Swap "demographer" for "population researcher" in the Yicheng passage from "Yicheng has a" to "since the 1980s.", and write out that stretch.

(Page text Opens)

Su and Qiao live in Yicheng, a typical rural county in Shanxi province rich in coal resources. It is one of four areas chosen by the central government in the 1980s to test a policy allowing families to have two children.
In November this year, a decision was made to relax the one-child policy across the whole country. Couples in which one partner is an only child will be allowed to have a second child, according to a decision by the Communist Party of China leadership.
Despite fears of a population boom, demographic indicators from Yicheng suggest giving couples the option to have a second child does not necessarily lead to robust population growth.
Between 1982 and 2010, a time span that encompassed the third and sixth national census, the county's population grew by 22.8 percent, from 254,000 to 311,000, compared with the national average of 29.8 percent. In Shanxi it was 41.2 percent.
Yicheng has a gender ratio of 101.6 men for every 100 women, according to the 2010 census, while the national figure for men was 105.2.
Liang Zhongtang, a demographer with the Shanghai Academy of Social Sciences who helped facilitate the pilot program in 1985 and has monitored it since, said he has noticed a drastic change in people's concept of fertility since the 1980s.

(Page text Closes)
(Dataset content Opens)

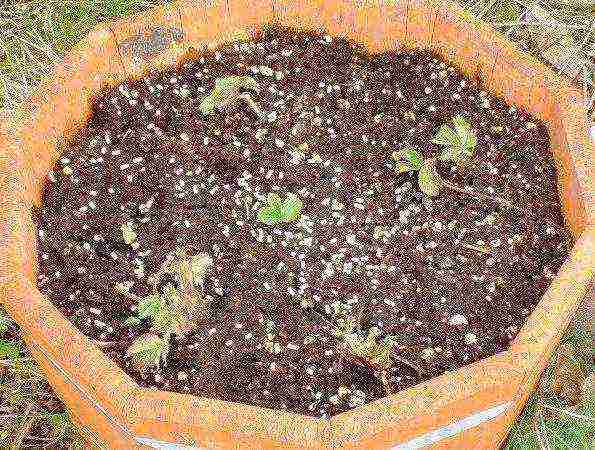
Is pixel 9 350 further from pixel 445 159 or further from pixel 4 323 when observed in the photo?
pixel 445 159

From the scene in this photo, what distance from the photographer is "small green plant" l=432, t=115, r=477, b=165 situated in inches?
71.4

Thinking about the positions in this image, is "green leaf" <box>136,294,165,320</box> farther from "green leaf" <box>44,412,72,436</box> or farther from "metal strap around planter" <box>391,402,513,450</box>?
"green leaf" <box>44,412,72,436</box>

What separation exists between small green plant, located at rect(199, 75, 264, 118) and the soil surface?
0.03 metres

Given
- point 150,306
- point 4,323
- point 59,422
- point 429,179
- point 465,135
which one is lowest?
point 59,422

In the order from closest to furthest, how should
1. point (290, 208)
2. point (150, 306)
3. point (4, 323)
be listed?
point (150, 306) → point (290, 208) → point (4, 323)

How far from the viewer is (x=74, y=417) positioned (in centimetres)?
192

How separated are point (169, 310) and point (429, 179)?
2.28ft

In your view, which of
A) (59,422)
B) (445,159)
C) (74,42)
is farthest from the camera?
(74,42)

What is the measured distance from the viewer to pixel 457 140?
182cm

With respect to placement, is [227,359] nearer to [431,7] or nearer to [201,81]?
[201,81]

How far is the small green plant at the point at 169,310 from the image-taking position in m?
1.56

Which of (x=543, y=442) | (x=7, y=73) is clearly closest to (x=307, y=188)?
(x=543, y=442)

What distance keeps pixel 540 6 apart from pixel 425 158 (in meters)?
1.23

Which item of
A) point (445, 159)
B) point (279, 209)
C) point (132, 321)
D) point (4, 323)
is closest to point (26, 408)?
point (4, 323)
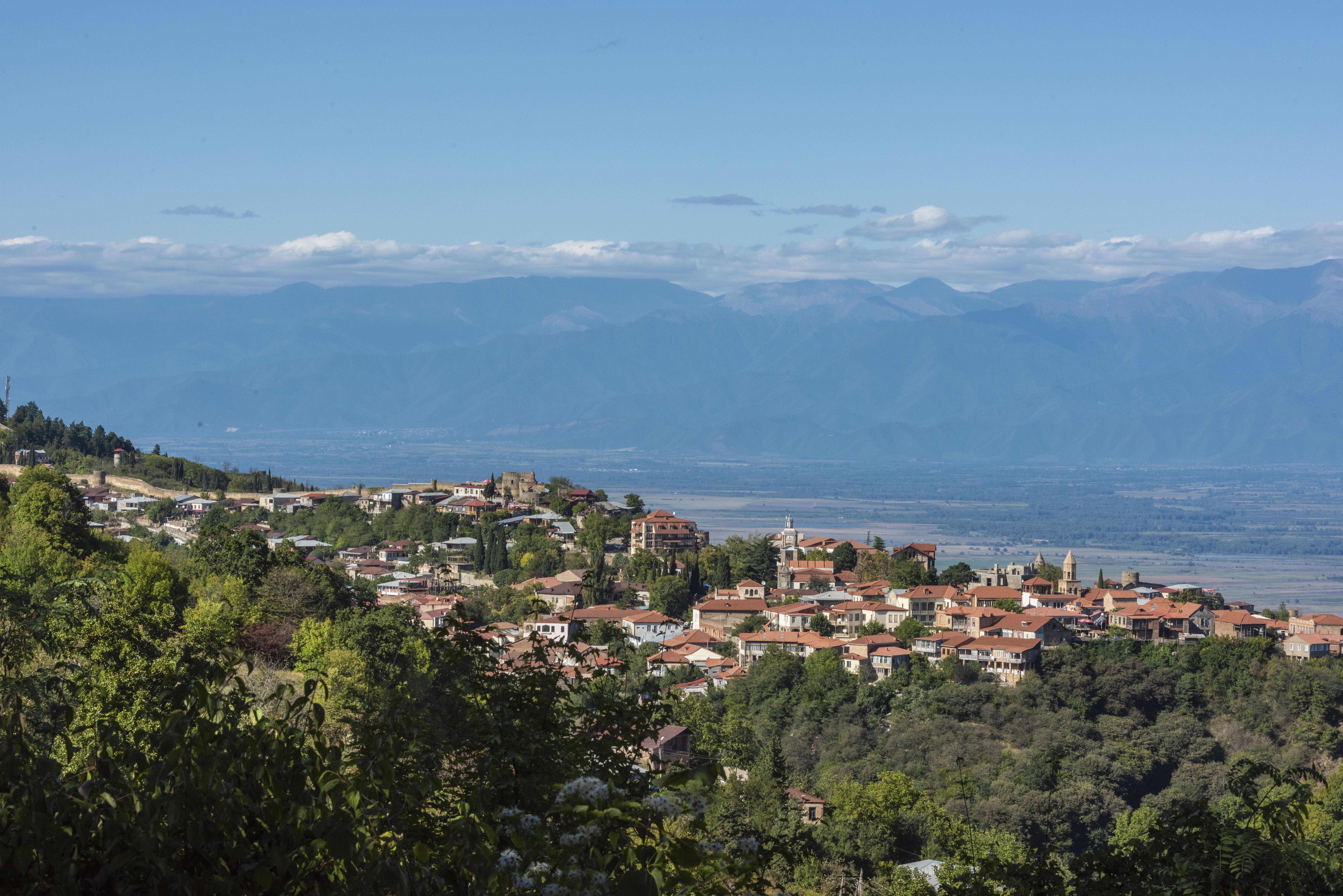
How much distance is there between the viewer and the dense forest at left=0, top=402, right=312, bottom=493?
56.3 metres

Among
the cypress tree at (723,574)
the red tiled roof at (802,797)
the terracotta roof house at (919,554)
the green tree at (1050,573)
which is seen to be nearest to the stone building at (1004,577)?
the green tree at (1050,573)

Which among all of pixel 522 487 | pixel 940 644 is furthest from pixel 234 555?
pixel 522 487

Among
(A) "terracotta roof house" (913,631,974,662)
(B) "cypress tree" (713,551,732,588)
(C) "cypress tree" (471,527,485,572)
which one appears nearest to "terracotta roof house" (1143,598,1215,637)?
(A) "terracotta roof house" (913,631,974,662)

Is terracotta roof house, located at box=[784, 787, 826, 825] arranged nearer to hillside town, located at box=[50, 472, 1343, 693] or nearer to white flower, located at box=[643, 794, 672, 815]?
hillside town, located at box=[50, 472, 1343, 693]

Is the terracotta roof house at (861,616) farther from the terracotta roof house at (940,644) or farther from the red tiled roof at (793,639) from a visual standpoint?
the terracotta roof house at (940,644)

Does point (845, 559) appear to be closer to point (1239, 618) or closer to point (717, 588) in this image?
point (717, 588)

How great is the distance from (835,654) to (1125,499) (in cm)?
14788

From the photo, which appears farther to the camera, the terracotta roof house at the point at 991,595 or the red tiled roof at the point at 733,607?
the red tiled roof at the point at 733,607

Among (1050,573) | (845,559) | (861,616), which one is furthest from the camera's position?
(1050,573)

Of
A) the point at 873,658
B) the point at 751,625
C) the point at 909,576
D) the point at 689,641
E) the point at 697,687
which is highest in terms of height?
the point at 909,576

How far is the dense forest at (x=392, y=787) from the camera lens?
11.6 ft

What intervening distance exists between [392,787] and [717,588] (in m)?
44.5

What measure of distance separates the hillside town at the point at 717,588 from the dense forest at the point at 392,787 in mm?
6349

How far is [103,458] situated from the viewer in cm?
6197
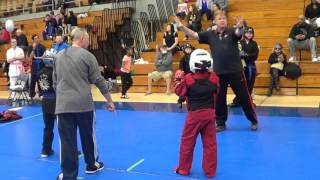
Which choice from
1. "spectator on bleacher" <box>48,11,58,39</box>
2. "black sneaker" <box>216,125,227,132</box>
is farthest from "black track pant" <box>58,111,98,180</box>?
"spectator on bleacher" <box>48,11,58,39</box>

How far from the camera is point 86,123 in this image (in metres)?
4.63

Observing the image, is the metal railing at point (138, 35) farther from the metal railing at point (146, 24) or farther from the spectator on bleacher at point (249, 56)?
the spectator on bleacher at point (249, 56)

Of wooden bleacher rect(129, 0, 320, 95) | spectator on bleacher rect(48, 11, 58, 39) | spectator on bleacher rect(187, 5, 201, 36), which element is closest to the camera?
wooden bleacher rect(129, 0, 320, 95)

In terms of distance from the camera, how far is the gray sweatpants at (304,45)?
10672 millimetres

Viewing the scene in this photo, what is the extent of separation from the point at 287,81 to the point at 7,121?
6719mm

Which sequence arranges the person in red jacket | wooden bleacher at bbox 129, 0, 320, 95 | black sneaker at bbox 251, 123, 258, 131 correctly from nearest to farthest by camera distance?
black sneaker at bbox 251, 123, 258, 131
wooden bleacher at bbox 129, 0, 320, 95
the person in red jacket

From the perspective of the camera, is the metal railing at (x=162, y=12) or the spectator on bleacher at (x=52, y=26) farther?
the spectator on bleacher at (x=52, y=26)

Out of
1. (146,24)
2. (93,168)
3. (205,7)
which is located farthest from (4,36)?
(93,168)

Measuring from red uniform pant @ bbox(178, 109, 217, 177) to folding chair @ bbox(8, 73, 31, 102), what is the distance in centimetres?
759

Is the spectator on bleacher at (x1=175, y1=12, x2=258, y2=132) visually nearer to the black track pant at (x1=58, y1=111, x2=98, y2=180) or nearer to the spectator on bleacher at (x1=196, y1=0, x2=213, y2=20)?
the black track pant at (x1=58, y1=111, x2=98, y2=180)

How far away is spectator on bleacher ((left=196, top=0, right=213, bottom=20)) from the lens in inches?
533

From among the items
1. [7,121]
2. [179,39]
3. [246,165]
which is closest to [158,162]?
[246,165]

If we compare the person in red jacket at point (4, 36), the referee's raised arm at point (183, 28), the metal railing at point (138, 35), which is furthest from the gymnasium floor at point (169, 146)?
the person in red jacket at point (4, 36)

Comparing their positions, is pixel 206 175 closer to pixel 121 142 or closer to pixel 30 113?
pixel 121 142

(Dataset content Closes)
(Dataset content Opens)

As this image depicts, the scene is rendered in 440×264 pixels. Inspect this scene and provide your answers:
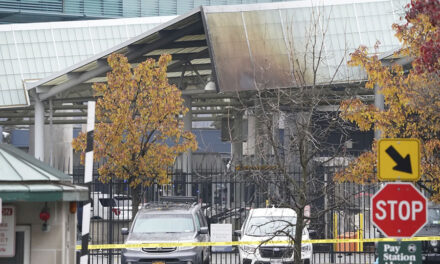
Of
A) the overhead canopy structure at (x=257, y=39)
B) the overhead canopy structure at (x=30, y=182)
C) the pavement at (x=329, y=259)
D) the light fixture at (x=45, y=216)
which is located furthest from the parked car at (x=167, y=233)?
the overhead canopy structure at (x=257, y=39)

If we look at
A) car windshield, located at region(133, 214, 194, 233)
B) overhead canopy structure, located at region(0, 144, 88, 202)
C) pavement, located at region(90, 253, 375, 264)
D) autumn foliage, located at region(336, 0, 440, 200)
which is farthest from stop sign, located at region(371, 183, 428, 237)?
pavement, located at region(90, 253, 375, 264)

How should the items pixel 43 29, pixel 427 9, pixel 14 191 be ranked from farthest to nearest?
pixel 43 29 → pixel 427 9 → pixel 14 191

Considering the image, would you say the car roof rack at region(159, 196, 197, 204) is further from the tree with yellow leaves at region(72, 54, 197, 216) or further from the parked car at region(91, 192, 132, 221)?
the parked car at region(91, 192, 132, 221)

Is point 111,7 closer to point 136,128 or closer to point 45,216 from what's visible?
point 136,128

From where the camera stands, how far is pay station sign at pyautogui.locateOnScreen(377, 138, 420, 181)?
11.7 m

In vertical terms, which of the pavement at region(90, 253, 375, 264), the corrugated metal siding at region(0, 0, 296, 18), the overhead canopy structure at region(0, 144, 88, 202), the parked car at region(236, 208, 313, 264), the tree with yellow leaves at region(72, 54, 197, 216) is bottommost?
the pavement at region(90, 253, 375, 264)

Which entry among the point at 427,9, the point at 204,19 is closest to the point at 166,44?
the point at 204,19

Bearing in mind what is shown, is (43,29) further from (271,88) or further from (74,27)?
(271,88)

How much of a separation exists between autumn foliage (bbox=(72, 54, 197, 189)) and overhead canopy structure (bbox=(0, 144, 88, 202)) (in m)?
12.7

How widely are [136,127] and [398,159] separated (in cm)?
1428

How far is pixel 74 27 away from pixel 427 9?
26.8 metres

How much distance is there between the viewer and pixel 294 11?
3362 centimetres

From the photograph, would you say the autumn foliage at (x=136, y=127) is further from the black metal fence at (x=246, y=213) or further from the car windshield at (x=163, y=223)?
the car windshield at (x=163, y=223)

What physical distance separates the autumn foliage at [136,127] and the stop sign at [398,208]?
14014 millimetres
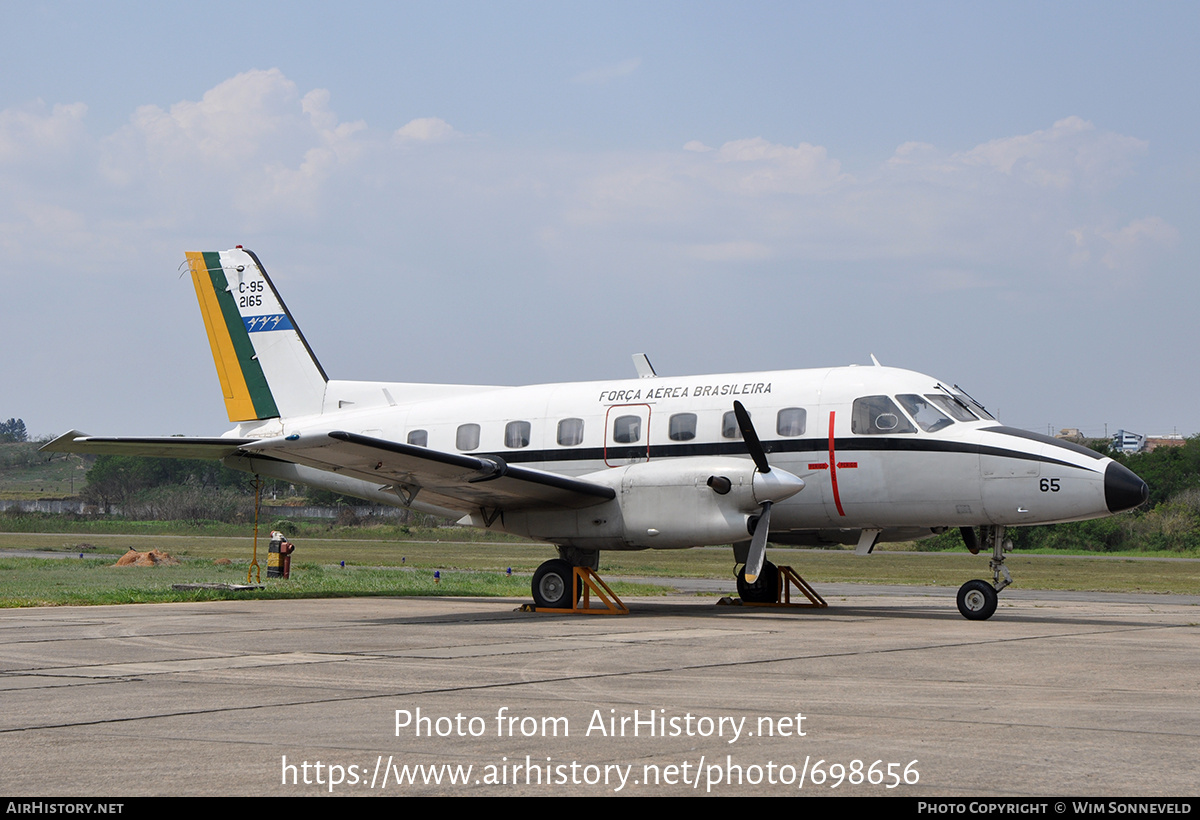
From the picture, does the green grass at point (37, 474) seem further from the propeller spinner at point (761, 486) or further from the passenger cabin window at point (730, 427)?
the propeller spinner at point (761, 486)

(Dataset content Closes)
(Dataset content Opens)

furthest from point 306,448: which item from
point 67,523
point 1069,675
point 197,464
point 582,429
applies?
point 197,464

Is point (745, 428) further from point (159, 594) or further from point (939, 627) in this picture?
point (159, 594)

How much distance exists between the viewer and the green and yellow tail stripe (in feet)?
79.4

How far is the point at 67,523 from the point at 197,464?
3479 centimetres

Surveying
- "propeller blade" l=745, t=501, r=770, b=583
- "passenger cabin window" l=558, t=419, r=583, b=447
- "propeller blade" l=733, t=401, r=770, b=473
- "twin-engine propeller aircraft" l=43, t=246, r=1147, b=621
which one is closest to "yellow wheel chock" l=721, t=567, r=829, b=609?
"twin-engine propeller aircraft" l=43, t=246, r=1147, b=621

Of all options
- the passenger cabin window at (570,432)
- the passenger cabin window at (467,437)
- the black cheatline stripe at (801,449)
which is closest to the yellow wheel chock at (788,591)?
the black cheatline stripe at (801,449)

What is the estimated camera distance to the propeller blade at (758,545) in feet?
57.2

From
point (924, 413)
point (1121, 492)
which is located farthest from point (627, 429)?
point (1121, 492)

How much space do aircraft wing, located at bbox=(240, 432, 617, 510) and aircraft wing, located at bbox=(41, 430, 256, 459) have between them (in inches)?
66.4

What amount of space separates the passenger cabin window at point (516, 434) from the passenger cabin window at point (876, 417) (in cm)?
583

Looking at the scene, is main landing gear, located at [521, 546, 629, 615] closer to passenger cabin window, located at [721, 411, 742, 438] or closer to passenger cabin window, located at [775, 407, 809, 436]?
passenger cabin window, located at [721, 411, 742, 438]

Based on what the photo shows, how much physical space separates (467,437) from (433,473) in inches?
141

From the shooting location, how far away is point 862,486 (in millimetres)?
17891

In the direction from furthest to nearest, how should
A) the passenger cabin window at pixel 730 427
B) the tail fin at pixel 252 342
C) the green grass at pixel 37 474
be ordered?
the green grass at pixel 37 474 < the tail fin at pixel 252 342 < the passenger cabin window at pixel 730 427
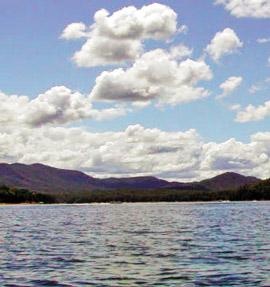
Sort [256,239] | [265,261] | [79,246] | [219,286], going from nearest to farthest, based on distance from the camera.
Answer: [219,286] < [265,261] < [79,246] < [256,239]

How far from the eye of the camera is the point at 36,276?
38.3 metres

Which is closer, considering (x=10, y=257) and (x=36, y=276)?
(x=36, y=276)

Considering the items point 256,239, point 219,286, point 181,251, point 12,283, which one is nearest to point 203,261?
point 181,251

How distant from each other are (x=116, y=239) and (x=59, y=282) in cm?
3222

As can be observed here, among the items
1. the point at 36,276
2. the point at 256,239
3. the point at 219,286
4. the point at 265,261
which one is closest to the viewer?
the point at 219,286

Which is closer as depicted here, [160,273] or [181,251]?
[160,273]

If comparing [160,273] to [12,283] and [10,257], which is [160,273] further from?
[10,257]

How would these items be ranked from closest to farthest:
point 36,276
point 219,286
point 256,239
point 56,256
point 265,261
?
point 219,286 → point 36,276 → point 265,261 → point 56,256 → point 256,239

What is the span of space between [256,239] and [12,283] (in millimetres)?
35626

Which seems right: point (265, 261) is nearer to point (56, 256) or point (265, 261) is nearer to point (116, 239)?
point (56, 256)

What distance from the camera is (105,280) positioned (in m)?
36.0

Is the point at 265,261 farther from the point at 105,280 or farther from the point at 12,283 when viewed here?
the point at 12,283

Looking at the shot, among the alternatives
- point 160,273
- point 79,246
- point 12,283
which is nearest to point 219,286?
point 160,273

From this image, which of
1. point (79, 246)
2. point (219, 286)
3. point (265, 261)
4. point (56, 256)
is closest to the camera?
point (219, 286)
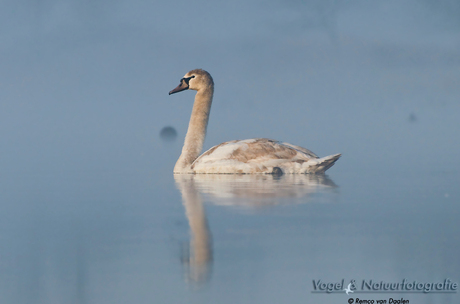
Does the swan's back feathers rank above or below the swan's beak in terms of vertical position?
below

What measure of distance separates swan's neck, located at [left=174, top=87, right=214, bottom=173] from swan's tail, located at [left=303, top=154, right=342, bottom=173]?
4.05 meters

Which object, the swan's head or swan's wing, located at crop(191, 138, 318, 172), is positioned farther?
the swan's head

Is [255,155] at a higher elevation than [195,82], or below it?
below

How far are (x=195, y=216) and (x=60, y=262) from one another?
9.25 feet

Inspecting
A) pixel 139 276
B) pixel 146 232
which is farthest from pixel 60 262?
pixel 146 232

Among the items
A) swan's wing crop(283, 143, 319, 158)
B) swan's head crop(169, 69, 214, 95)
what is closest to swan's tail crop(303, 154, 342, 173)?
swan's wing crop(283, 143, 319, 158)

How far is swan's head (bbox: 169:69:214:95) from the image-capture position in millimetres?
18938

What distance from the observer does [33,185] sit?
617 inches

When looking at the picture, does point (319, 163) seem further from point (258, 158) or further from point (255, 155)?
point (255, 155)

(Dataset content Closes)

Task result:
Yicheng has a gender ratio of 101.6 men for every 100 women, according to the 2010 census, while the national figure for men was 105.2.
Liang Zhongtang, a population researcher with the Shanghai Academy of Social Sciences who helped facilitate the pilot program in 1985 and has monitored it since, said he has noticed a drastic change in people's concept of fertility since the 1980s.